Subject: Commercial Use and Public Contact
Source: "Sleeping In a Cat House" NY Post

Carole Lewis Baskin, CEO of Big Cat Rescue, Tampa, Florida is well known for criticizing fellow private owners for profiting commercially from exhibiting their exotic animals or permitting public contact with them.

On March 17, 1998 the New York Post ran an article in their POST TRAVELER PLUS section titled "Sleeping in a Cat House".

Baskin's commercial endeavor is described as "A Florida B&B in which guests share their bed with wild and exotic felines." As with the buying, breeding and selling of exotic cats, Baskin would like to blame her commercial enterprise on her missing millionaire husband Don Lewis, but Don disappeared in 1997, a good seven months before this article ran. Here are some excerpts from the article, written by Mary Lou Janson and Lee Foster.

"While most B&Bs entice travelers with down duvets and designer decor, Wildlife on Easy Street (now Big Cat Rescue) in Tampa, Florida, offers an overnight cuddle with an exotic cat...a baby bobcat, cougar, leopard, serval or caracal." 

Although Baskin claims that she became a rescue in 1992 and that all breeding ended when her husband Don Lewis disappeared in 1997, she was actively buying and breeding cubs in 1998 to entice travelers to her so called sanctuary bed and breakfast, sometimes referred to as "Bed and Bengal."

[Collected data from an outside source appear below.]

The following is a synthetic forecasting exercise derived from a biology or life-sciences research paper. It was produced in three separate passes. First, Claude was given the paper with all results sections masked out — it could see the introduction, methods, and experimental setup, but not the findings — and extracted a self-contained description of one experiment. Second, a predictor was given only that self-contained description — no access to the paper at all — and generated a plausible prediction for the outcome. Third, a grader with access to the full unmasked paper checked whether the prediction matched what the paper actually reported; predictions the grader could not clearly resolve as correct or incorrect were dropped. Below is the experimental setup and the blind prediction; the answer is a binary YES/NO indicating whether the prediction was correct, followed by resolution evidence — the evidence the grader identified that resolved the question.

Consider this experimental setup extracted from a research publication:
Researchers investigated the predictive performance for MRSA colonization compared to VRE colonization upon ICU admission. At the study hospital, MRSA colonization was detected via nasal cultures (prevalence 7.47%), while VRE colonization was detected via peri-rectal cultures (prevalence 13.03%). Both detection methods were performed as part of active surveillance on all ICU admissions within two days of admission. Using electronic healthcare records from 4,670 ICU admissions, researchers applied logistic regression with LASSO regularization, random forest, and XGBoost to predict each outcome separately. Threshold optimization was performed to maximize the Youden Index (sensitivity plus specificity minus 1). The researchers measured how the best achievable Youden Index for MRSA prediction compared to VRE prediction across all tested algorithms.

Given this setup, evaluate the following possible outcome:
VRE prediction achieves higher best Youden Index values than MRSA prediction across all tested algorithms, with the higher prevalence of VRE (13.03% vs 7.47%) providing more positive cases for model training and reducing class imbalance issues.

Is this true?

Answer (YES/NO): YES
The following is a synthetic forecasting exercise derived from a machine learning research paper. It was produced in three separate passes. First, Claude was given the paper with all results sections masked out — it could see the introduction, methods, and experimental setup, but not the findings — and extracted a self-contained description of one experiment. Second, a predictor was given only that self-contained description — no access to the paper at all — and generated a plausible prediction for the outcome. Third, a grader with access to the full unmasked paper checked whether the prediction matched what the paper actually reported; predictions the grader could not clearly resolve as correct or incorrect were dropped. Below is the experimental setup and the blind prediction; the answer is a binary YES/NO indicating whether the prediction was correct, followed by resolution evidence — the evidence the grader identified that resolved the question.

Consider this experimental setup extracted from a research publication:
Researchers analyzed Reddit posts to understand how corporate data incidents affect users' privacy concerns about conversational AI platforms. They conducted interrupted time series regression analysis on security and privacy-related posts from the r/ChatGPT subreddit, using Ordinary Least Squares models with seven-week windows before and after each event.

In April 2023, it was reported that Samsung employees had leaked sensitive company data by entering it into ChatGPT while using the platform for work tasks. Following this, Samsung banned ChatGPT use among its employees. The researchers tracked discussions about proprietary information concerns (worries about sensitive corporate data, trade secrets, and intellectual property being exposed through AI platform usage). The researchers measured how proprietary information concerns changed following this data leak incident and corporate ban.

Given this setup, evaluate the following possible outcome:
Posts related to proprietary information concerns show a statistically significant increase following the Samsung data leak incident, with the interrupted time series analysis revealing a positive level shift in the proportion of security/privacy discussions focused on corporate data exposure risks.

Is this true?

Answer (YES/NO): YES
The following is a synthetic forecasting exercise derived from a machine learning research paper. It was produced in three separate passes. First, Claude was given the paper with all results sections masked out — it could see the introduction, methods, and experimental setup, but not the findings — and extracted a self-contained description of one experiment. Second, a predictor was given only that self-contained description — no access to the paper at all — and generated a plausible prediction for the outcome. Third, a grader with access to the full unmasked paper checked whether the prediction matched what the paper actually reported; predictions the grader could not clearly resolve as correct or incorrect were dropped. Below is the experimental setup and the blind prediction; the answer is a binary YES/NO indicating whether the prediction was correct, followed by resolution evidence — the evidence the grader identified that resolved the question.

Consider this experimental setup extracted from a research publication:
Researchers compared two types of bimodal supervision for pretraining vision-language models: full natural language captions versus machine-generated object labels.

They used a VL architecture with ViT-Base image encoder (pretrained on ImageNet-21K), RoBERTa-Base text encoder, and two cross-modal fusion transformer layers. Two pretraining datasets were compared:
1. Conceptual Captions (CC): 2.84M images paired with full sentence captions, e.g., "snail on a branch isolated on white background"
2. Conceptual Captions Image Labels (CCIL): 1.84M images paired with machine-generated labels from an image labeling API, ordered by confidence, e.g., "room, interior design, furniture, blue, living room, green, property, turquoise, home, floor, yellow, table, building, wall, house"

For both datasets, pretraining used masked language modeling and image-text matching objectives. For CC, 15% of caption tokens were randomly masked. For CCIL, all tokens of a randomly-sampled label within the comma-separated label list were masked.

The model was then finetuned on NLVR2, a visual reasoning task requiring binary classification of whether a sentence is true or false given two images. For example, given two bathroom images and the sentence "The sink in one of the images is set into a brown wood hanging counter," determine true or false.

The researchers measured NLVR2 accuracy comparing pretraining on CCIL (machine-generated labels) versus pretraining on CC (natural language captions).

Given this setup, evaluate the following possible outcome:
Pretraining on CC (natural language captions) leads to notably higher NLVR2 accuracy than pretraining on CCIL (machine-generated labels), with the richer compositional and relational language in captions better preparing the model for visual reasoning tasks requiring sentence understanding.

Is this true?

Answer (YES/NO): YES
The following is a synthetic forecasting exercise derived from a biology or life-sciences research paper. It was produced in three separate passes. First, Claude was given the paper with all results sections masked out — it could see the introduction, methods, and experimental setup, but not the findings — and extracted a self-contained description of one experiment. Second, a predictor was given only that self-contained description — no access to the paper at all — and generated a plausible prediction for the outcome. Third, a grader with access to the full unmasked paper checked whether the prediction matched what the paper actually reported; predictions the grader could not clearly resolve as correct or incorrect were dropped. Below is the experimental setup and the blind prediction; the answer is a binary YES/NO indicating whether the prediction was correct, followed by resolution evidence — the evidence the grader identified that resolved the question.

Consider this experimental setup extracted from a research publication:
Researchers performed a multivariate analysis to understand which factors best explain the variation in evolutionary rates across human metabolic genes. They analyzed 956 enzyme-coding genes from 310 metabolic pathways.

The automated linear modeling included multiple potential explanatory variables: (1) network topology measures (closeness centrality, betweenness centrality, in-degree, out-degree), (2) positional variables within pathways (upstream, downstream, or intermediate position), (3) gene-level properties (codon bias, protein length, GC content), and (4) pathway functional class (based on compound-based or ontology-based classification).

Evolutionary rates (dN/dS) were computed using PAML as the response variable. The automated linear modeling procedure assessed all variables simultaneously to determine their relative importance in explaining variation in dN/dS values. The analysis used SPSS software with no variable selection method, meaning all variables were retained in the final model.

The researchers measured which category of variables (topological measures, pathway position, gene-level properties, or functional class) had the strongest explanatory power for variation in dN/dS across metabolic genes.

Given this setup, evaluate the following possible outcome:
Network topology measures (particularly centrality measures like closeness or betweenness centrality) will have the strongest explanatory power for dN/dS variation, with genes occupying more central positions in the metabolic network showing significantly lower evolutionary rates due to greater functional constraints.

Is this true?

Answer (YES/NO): NO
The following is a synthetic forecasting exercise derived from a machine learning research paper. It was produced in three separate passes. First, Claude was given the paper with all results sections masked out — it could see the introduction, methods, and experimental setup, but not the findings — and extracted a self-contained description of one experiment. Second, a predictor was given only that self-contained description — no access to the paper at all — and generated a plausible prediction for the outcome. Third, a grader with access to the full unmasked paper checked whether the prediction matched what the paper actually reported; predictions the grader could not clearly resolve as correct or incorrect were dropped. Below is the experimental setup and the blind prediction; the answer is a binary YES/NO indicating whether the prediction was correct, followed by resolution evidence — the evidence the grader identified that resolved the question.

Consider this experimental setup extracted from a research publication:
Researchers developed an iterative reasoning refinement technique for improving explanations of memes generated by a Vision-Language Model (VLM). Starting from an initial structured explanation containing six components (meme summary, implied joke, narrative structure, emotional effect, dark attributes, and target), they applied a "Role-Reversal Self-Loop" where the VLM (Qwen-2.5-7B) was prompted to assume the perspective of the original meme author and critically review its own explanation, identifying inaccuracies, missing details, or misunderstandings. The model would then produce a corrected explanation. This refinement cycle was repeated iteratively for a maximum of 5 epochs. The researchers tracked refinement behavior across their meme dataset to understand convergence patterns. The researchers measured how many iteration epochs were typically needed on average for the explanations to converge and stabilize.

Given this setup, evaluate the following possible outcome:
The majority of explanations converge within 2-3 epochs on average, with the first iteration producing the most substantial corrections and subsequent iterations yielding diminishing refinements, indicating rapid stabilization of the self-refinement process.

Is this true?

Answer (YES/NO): NO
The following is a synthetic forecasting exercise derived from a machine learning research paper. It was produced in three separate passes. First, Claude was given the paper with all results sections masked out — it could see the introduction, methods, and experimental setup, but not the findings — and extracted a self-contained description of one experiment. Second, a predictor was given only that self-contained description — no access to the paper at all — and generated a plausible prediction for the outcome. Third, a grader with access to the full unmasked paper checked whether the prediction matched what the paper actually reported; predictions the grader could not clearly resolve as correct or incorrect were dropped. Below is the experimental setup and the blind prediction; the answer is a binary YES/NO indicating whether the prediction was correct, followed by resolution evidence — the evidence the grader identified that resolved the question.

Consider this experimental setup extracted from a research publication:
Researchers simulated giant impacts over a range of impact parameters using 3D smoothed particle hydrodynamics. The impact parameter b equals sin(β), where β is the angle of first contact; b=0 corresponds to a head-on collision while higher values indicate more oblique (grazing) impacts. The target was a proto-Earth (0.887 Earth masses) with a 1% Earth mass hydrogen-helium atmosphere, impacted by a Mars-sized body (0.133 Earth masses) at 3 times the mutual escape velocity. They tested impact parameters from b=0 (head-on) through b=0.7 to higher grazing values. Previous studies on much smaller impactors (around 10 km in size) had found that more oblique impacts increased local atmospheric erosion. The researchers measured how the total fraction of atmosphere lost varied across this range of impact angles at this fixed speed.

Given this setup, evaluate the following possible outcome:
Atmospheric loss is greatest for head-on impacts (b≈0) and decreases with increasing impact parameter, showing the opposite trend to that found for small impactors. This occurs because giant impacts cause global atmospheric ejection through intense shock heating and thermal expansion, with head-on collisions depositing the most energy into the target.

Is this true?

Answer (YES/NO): NO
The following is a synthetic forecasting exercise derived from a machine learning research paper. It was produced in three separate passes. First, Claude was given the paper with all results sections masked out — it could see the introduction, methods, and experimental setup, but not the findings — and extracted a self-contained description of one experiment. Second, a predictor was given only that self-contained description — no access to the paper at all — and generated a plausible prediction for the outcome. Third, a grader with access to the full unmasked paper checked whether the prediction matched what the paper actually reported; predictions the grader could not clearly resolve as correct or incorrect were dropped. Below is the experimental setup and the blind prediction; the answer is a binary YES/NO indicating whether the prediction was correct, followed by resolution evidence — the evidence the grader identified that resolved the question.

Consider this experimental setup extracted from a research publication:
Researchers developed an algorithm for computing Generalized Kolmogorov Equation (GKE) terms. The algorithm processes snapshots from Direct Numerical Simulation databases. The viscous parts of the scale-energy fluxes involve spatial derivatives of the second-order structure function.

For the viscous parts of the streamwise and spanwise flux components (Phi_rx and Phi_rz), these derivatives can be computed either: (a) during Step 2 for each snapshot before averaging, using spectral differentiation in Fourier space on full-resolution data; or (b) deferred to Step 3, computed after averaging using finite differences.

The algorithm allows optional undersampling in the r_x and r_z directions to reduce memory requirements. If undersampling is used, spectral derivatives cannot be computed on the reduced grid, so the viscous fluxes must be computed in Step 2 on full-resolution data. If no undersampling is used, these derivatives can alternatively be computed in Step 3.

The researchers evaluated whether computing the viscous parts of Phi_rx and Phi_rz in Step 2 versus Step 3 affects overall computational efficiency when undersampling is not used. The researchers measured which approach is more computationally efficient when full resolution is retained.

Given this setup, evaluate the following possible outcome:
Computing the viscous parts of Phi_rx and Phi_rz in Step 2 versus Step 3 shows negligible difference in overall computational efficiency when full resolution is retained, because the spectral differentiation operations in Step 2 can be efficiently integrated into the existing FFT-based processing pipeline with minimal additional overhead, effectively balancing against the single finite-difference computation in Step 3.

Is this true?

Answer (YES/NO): NO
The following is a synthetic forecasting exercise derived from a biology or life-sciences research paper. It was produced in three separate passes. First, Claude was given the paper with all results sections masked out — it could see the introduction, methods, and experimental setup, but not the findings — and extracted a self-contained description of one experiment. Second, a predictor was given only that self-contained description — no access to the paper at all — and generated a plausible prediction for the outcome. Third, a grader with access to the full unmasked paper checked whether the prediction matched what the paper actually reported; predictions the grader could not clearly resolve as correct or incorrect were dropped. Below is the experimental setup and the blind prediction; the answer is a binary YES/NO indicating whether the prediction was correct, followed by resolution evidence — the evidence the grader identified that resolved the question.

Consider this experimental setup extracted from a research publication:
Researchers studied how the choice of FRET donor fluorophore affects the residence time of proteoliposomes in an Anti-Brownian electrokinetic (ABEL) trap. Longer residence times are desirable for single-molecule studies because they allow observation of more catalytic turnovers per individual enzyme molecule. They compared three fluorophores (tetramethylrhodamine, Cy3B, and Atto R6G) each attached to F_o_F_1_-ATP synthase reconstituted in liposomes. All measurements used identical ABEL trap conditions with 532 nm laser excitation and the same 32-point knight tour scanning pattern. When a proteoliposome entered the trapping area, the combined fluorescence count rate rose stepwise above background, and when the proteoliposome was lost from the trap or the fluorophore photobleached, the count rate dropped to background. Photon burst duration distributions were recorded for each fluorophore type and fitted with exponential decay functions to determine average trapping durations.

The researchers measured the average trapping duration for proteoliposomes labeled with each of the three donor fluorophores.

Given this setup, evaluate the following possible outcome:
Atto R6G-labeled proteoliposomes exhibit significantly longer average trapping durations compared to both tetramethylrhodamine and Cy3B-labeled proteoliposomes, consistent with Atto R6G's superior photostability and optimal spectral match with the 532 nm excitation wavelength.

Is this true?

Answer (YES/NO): NO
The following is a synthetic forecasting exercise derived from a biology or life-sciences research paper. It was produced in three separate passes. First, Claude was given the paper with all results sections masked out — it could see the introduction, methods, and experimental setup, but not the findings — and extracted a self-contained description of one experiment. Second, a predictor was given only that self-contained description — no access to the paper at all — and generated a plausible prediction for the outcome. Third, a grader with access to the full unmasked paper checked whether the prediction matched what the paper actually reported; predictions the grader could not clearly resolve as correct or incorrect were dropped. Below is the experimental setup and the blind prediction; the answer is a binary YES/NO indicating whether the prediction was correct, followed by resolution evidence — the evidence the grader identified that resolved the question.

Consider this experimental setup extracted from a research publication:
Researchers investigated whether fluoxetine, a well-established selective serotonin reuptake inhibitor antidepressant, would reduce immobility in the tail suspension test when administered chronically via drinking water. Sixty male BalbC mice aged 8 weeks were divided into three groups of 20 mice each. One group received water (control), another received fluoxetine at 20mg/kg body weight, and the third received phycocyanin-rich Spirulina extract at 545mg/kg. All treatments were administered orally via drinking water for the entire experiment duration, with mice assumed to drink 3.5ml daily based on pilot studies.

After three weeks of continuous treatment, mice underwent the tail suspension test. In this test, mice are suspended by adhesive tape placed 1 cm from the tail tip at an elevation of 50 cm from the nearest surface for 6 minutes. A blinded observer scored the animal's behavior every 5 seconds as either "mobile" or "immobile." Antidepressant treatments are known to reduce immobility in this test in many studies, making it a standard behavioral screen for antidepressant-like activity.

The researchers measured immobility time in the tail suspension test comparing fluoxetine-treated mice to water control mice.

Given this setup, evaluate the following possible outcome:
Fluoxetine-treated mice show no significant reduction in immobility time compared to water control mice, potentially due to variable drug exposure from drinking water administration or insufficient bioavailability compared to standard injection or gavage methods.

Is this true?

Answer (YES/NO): NO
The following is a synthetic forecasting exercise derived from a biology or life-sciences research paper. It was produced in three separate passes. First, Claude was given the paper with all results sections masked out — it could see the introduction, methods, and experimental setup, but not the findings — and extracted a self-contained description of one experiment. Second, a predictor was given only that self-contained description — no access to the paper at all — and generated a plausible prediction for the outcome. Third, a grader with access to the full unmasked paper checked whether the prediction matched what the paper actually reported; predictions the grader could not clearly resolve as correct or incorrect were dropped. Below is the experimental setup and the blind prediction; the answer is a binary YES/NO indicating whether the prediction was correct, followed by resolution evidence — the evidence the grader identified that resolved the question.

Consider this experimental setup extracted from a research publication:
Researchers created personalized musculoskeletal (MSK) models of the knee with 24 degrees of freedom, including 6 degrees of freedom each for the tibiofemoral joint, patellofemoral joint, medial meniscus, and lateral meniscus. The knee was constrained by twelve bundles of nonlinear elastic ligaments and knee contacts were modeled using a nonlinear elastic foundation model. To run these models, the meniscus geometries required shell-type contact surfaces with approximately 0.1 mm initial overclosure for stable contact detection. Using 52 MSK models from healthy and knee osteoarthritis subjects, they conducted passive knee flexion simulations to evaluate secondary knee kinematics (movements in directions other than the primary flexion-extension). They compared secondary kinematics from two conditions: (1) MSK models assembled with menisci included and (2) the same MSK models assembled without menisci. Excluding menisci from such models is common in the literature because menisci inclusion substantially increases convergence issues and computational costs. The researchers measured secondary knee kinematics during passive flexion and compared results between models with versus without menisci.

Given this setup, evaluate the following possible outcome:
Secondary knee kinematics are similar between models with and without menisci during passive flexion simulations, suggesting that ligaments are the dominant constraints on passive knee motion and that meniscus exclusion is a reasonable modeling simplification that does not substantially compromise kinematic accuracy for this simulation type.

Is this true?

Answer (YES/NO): YES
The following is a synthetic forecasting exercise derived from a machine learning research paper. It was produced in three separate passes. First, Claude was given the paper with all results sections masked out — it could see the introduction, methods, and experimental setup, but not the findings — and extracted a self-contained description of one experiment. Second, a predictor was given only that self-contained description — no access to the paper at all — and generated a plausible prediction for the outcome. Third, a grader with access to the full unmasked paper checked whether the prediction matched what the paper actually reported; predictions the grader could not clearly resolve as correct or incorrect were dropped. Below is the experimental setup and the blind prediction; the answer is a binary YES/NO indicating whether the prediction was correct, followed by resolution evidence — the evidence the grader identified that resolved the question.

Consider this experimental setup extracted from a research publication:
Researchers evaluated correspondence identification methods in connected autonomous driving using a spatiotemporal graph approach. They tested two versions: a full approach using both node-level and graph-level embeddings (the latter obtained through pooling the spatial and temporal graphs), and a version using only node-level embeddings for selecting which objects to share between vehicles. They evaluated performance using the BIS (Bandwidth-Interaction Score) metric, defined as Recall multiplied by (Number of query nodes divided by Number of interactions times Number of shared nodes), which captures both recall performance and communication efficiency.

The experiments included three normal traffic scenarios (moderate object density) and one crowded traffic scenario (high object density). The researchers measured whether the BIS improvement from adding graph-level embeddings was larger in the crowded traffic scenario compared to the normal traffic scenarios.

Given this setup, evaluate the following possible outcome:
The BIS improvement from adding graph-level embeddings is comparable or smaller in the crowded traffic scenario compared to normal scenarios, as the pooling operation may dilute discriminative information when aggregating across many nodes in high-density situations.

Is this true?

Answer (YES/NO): NO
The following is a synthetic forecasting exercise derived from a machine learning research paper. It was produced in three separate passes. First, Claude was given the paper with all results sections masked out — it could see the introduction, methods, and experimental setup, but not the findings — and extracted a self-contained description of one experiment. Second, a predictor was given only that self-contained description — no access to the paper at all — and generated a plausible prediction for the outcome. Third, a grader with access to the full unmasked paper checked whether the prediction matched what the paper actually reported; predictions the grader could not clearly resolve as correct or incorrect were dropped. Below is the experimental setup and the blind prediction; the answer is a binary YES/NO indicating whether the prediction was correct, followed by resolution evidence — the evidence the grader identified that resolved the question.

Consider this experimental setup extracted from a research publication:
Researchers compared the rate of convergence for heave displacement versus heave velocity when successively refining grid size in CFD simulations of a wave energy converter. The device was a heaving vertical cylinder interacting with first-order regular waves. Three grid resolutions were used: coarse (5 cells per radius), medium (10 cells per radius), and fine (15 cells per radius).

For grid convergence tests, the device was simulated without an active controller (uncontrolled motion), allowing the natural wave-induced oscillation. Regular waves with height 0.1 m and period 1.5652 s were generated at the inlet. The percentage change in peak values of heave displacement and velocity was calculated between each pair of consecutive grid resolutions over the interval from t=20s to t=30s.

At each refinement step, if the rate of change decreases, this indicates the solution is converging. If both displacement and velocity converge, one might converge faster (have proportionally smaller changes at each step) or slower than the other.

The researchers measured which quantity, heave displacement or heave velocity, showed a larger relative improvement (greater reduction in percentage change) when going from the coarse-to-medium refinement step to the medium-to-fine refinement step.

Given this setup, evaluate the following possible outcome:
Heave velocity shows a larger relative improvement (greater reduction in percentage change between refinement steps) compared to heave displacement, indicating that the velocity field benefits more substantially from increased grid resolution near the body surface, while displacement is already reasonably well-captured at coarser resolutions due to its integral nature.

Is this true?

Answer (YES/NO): NO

The story continues. "Allowing overnight guests to share quarters with one of these cats is part of this conservation organization's effort to raise consciousness as well as cash." Carole Lewis Baskin agreeing that physical contact helps to raise awareness of conservation? 

Continuing..."Carole Lewis (now Baskin) who started the facility with her husband Don, insists that close contact with the wild cats helps the public understand the need to protect them. A non-profit organization, Wildlife on Easy Street depends on donations and B&B fees."

Ahhh, there it is. Give me your money and I'll let you pet my cat. But don't call it exploitation, I insist you call it conservation. But I should be the only one permitted to raise awareness by allowing the public to actually have physical contact with an exotic cat. 

Explaining their choice of a cat for their bed, the authors write, " A bottle fed baby, Tonga (a white serval) was used to human contact and would be easier to manage than, say, a cougar, prone to nocturnal nibbling." A bottle fed baby used to human contact. A baby bought or bred by Carole Lewis Baskin for just this purpose.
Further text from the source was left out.